↓↓↓

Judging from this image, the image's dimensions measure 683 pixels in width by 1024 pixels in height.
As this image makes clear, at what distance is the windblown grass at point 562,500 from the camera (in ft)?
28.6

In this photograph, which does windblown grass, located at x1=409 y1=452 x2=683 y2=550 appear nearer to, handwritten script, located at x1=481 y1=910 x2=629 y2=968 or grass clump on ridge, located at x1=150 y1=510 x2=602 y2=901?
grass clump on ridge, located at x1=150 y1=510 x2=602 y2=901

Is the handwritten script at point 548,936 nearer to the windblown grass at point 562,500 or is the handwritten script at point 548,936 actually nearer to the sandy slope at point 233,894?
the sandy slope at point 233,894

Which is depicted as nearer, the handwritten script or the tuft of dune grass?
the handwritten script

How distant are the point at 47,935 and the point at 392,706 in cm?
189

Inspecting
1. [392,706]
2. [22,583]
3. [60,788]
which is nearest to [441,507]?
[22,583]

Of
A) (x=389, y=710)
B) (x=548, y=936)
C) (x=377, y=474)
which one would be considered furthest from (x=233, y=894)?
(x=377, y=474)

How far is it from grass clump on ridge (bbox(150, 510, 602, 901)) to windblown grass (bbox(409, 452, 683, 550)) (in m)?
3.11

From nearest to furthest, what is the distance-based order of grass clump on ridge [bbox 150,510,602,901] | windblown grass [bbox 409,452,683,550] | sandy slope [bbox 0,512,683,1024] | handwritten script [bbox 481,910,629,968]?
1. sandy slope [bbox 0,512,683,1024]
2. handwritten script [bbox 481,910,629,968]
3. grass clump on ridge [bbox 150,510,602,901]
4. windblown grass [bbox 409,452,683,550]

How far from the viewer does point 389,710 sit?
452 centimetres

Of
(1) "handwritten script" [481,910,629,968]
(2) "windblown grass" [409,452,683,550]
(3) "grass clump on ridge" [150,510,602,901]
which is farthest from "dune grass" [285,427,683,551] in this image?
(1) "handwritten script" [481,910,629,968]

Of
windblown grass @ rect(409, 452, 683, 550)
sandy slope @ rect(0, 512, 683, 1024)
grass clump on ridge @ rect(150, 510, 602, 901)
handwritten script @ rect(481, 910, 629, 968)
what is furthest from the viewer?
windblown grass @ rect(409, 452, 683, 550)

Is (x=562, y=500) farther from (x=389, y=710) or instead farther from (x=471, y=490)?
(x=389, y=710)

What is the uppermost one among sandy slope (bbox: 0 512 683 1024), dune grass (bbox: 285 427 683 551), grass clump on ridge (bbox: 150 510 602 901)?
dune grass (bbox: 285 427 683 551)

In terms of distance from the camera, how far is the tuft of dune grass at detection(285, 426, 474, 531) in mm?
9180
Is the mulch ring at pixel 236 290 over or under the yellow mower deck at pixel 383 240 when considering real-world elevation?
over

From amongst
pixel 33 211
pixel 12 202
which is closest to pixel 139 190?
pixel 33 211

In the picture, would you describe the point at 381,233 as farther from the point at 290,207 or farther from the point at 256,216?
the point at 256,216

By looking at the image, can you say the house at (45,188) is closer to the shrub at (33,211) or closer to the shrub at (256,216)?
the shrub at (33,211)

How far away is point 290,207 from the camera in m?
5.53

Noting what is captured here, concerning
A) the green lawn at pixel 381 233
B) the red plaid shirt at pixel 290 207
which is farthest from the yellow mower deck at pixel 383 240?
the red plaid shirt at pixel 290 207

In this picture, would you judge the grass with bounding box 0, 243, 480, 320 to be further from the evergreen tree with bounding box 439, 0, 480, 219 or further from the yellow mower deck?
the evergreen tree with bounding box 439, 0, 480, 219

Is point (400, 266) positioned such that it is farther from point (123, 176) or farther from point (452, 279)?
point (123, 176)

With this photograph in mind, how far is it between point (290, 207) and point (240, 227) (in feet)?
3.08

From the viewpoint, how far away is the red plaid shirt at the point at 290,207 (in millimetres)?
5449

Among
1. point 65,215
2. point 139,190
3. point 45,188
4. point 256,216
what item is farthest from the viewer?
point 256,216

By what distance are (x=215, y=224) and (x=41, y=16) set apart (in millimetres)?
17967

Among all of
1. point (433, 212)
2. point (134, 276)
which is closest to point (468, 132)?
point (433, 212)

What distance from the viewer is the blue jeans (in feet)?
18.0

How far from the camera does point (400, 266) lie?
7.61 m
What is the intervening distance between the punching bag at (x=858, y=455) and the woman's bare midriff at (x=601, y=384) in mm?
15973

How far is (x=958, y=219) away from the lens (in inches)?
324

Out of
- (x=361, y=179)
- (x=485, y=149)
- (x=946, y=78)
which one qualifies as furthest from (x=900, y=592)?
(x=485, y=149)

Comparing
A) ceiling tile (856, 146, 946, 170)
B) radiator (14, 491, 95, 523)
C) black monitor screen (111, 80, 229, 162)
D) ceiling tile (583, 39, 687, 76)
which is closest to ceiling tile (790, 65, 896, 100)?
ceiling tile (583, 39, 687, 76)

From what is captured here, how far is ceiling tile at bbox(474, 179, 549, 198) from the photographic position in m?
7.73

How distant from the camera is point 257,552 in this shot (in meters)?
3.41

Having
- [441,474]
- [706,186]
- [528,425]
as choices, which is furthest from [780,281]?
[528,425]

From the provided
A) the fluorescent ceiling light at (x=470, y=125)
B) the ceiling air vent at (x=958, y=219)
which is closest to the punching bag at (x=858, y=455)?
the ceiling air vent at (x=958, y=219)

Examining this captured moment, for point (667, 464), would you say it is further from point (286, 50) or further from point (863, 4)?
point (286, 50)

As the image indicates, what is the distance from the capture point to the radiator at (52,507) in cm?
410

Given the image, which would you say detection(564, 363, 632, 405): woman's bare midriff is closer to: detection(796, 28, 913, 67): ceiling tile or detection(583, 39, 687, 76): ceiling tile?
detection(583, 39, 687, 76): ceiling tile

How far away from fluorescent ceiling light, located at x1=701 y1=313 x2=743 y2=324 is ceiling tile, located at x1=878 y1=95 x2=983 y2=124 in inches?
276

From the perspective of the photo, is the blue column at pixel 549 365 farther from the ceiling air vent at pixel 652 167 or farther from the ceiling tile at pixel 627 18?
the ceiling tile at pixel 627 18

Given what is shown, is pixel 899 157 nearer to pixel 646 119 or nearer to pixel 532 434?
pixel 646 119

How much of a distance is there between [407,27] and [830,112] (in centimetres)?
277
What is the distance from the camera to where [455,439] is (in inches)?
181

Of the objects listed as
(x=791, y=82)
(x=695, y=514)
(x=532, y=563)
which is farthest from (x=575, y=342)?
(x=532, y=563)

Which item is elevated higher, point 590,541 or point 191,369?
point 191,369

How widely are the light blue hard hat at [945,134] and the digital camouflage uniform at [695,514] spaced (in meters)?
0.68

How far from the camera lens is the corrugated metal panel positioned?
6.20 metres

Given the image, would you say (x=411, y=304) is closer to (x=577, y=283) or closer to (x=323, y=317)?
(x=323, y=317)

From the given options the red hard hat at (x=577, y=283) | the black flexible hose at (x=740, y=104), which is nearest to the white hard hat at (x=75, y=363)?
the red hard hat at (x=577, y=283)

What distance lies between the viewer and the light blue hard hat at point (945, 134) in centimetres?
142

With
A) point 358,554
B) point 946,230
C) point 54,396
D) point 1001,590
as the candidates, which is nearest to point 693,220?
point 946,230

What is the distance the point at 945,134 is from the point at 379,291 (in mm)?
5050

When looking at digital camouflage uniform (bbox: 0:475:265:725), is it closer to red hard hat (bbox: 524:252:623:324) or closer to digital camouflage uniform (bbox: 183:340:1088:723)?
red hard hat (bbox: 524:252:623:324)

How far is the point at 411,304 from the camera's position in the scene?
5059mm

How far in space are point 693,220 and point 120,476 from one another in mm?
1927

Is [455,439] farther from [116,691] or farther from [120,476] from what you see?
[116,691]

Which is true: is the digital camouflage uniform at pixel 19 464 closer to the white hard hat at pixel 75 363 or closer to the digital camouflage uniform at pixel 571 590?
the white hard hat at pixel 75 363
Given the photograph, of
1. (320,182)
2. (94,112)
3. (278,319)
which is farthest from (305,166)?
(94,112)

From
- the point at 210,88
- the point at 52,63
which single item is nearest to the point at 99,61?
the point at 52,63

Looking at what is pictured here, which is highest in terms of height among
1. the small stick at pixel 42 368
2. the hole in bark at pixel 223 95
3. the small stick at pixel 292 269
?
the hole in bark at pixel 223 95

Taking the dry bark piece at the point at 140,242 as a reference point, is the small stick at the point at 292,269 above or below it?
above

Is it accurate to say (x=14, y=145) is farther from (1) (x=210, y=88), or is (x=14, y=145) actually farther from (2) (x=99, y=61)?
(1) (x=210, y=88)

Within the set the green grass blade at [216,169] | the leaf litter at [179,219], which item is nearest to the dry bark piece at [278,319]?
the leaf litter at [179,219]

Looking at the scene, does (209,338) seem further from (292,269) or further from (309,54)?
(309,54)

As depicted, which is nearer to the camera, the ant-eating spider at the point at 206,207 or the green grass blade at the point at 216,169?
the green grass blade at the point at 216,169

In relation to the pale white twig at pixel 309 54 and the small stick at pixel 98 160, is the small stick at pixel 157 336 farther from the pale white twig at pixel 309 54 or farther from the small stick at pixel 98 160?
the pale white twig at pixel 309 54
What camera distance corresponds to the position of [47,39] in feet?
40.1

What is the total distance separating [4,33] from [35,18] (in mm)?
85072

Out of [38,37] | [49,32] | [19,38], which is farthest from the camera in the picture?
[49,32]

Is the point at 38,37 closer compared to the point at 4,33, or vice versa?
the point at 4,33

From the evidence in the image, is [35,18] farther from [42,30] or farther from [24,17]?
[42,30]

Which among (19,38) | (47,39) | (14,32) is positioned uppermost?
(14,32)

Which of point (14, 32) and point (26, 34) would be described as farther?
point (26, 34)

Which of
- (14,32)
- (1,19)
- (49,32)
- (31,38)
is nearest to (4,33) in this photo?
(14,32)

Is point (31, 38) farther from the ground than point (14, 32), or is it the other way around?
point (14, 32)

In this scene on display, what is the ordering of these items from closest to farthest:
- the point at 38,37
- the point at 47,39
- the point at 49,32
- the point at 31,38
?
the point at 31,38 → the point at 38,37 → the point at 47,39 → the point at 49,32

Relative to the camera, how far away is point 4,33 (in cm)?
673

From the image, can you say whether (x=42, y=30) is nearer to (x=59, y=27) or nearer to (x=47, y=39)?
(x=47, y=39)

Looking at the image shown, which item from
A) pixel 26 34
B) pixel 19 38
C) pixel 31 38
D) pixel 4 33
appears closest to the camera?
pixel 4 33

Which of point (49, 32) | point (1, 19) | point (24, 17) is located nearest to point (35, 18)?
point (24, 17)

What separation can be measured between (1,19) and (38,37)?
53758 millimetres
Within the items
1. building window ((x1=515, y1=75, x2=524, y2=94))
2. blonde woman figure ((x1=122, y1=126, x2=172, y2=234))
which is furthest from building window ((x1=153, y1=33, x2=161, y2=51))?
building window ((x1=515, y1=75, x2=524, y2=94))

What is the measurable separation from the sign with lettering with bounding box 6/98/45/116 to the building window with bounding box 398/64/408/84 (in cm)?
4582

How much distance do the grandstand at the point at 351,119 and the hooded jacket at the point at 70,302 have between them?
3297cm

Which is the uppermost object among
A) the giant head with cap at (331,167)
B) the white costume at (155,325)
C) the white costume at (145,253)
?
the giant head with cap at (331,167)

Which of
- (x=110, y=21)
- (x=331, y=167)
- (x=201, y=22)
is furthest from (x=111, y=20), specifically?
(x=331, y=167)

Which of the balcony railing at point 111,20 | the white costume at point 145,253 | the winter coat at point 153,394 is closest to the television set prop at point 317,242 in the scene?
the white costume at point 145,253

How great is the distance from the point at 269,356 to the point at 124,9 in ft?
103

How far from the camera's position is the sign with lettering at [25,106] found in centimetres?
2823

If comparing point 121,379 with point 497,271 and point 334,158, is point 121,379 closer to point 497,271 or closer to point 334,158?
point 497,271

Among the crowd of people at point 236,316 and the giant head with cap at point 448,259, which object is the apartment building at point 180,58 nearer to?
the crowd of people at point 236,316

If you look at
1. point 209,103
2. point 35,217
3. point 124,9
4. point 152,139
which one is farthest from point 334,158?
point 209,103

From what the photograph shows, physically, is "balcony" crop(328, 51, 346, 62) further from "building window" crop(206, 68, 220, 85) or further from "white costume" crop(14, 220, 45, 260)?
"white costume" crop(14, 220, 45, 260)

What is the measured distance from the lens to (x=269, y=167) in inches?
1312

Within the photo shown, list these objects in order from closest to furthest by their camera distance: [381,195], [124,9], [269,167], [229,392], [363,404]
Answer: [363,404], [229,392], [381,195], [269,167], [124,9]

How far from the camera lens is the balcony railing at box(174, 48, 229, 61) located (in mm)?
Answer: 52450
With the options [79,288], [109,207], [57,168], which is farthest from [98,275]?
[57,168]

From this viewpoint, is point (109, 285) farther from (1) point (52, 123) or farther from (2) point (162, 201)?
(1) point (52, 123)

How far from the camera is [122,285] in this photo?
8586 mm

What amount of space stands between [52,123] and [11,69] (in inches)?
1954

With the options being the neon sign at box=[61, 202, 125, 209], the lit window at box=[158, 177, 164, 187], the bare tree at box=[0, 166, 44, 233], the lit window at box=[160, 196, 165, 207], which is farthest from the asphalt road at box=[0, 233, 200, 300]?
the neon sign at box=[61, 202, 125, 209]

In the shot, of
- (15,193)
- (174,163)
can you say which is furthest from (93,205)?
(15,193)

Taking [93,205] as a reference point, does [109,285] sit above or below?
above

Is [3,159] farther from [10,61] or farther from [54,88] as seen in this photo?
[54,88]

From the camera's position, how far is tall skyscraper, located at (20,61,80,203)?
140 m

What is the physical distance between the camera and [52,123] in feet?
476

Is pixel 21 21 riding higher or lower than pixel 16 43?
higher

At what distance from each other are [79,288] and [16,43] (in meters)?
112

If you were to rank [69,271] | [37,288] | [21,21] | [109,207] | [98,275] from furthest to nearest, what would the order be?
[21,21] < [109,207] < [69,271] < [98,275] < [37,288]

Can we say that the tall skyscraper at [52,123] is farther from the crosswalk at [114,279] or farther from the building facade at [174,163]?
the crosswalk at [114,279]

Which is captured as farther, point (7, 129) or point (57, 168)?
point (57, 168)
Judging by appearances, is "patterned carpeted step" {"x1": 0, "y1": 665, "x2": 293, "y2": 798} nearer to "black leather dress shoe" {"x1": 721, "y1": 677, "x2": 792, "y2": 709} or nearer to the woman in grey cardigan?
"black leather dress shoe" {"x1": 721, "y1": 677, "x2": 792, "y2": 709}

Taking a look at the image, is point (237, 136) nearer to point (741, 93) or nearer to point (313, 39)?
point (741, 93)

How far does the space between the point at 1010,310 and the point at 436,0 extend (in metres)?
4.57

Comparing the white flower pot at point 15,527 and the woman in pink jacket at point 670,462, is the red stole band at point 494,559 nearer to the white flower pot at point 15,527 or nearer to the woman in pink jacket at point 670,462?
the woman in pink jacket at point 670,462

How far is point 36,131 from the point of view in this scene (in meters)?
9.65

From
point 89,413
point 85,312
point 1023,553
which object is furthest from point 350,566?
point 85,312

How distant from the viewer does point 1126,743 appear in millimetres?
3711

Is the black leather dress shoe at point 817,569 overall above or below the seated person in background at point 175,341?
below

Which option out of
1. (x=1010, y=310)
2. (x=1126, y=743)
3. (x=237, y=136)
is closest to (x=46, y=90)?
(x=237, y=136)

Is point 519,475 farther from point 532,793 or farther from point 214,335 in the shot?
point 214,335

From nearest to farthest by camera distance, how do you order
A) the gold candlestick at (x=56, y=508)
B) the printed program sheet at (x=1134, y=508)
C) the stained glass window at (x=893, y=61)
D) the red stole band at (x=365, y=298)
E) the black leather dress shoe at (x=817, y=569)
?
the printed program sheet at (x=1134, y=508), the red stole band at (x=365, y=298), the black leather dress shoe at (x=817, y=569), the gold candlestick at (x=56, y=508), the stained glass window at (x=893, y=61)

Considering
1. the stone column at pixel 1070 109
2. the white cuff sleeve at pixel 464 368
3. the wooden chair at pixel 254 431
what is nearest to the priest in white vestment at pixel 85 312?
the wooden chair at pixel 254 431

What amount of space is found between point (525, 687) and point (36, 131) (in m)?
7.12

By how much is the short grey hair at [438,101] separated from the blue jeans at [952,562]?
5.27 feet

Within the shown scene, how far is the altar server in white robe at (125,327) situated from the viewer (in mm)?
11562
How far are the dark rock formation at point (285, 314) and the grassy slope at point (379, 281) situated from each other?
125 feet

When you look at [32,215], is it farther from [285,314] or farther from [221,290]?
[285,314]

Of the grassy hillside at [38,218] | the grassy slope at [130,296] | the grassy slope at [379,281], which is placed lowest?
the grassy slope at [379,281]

↑↑↑

▸ **Task prompt**
Could you copy out, word for word, every line of the listing from the one containing "By how much" through the final line, both included?

▸ **Answer for the task**
By how much is the short grey hair at [438,101] separated from the blue jeans at [952,562]?
5.27 feet

Within the shown scene, how far is the altar server in white robe at (125,327) situated from the viewer (in mm)?
11562
How far are the dark rock formation at point (285, 314) and the grassy slope at point (379, 281) situated from each other?
125 feet

When you look at [32,215], is it farther from [285,314] or farther from [221,290]?
[285,314]

Of the grassy hillside at [38,218] | the grassy slope at [130,296] | the grassy slope at [379,281], which is placed lowest?
the grassy slope at [379,281]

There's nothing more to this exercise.